What the task requires: Exclude all pictures, then copy each of the records exactly as written.

Stored data entries:
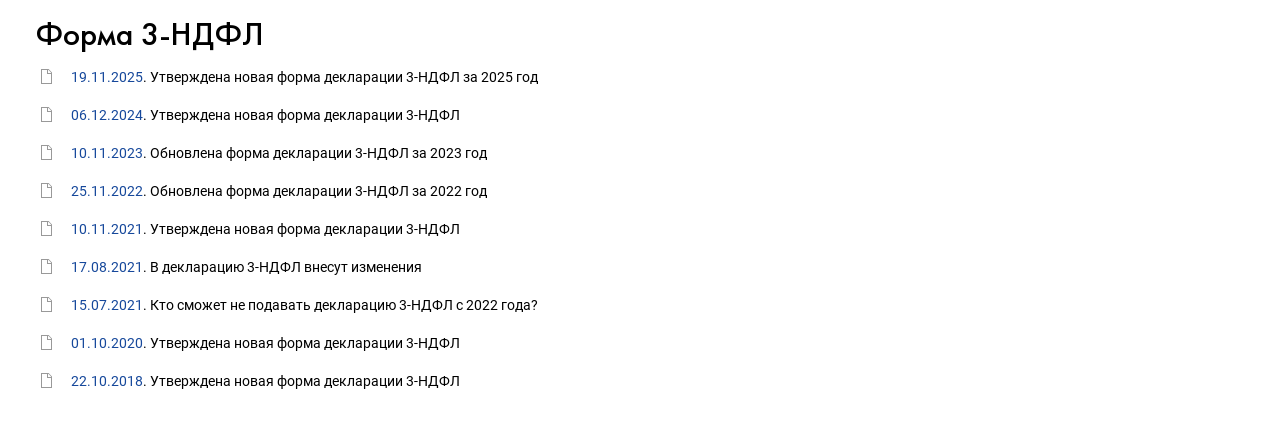

--- FILE ---
content_type: text/html; charset=Windows-1251
request_url: https://its.1c.ru/db/content/newscomm/src/-2694.htm
body_size: 367
content:
<!DOCTYPE HTML>
<html class="js-disabled">
	<head>
		<meta http-equiv="Content-Type" content="text/html; charset=Windows-1251">
		<title>Форма 3-НДФЛ :: &#1050;&#1086;&#1084;&#1084;&#1077;&#1085;&#1090;&#1072;&#1088;&#1080;&#1080; &#1079;&#1072;&#1082;&#1086;&#1085;&#1086;&#1076;&#1072;&#1090;&#1077;&#1083;&#1100;&#1089;&#1090;&#1074;&#1072;</title>
		<link href="/common/page/css/itsstylenew.css_?_=1697110879" type="text/css" rel="stylesheet">
	<meta name="robots" content="noarchive">
<link href="https://its.1c.ru/db/content/newscomm/src/-2694.htm" rel="canonical">
<link href="/css/its.content.new.css?_=1693585191" type="text/css" rel="stylesheet">
<meta name="viewport" content="width=device-width, initial-scale=1.0, user-scalable=no">
<meta name="format-detection" content="telephone=no">
<style id="doc_style">.iss_sch_hl,mark,.iss_sch_hl.active,mark.active{background-color:transparent!important;padding:0}</style>
<script type="text/javascript" src="/js/its.content.js?_=1697980666"></script>
</head>
	<body>
<script type="text/javascript">onBodyAvailable()</script>
<div class="header"><!--noindex-->Комментарии законодательства<!--/noindex--></div>
<h2>Форма 3-НДФЛ</h2>
<ul class="nav">
<li class="doc"><a href="/db/newscomm/content/496298/hdoc" target="_top">19.11.2025</a>. Утверждена новая форма декларации 3-НДФЛ за 2025 год</li>
<li class="doc"><a href="/db/newscomm/content/492354/hdoc" target="_top">06.12.2024</a>. Утверждена новая форма декларации 3-НДФЛ</li>
<li class="doc"><a href="/db/newscomm/content/486631/hdoc" target="_top">10.11.2023</a>. Обновлена форма декларации 3-НДФЛ за 2023 год</li>
<li class="doc"><a href="/db/newscomm/content/482001/hdoc" target="_top">25.11.2022</a>. Обновлена форма декларации 3-НДФЛ за 2022 год</li>
<li class="doc"><a href="/db/newscomm/content/476621/hdoc" target="_top">10.11.2021</a>. Утверждена новая форма декларации 3-НДФЛ</li>
<li class="doc"><a href="/db/newscomm/content/475520/hdoc" target="_top">17.08.2021</a>. В декларацию 3-НДФЛ внесут изменения</li>
<li class="doc"><a href="/db/newscomm/content/475096/hdoc" target="_top">15.07.2021</a>. Кто сможет не подавать декларацию 3-НДФЛ с 2022 года?&nbsp;</li>
<li class="doc"><a href="/db/newscomm/content/471317/hdoc" target="_top">01.10.2020</a>. Утверждена новая форма декларации 3-НДФЛ</li>
<li class="doc"><a href="/db/newscomm/content/460114/hdoc" target="_top">22.10.2018</a>. Утверждена новая форма декларации 3-НДФЛ</li>
</ul>
	</body>
</html>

Exercise solution:
--- FILE ---
content_type: text/html; charset=Windows-1251
request_url: https://its.1c.ru/db/content/newscomm/src/-2694.htm
body_size: 367
content:
<!DOCTYPE HTML>
<html class="js-disabled">
	<head>
		<meta http-equiv="Content-Type" content="text/html; charset=Windows-1251">
		<title>Форма 3-НДФЛ :: &#1050;&#1086;&#1084;&#1084;&#1077;&#1085;&#1090;&#1072;&#1088;&#1080;&#1080; &#1079;&#1072;&#1082;&#1086;&#1085;&#1086;&#1076;&#1072;&#1090;&#1077;&#1083;&#1100;&#1089;&#1090;&#1074;&#1072;</title>
		<link href="/common/page/css/itsstylenew.css_?_=1697110879" type="text/css" rel="stylesheet">
	<meta name="robots" content="noarchive">
<link href="https://its.1c.ru/db/content/newscomm/src/-2694.htm" rel="canonical">
<link href="/css/its.content.new.css?_=1693585191" type="text/css" rel="stylesheet">
<meta name="viewport" content="width=device-width, initial-scale=1.0, user-scalable=no">
<meta name="format-detection" content="telephone=no">
<style id="doc_style">.iss_sch_hl,mark,.iss_sch_hl.active,mark.active{background-color:transparent!important;padding:0}</style>
<script type="text/javascript" src="/js/its.content.js?_=1697980666"></script>
</head>
	<body>
<script type="text/javascript">onBodyAvailable()</script>
<div class="header"><!--noindex-->Комментарии законодательства<!--/noindex--></div>
<h2>Форма 3-НДФЛ</h2>
<ul class="nav">
<li class="doc"><a href="/db/newscomm/content/496298/hdoc" target="_top">19.11.2025</a>. Утверждена новая форма декларации 3-НДФЛ за 2025 год</li>
<li class="doc"><a href="/db/newscomm/content/492354/hdoc" target="_top">06.12.2024</a>. Утверждена новая форма декларации 3-НДФЛ</li>
<li class="doc"><a href="/db/newscomm/content/486631/hdoc" target="_top">10.11.2023</a>. Обновлена форма декларации 3-НДФЛ за 2023 год</li>
<li class="doc"><a href="/db/newscomm/content/482001/hdoc" target="_top">25.11.2022</a>. Обновлена форма декларации 3-НДФЛ за 2022 год</li>
<li class="doc"><a href="/db/newscomm/content/476621/hdoc" target="_top">10.11.2021</a>. Утверждена новая форма декларации 3-НДФЛ</li>
<li class="doc"><a href="/db/newscomm/content/475520/hdoc" target="_top">17.08.2021</a>. В декларацию 3-НДФЛ внесут изменения</li>
<li class="doc"><a href="/db/newscomm/content/475096/hdoc" target="_top">15.07.2021</a>. Кто сможет не подавать декларацию 3-НДФЛ с 2022 года?&nbsp;</li>
<li class="doc"><a href="/db/newscomm/content/471317/hdoc" target="_top">01.10.2020</a>. Утверждена новая форма декларации 3-НДФЛ</li>
<li class="doc"><a href="/db/newscomm/content/460114/hdoc" target="_top">22.10.2018</a>. Утверждена новая форма декларации 3-НДФЛ</li>
</ul>
	</body>
</html>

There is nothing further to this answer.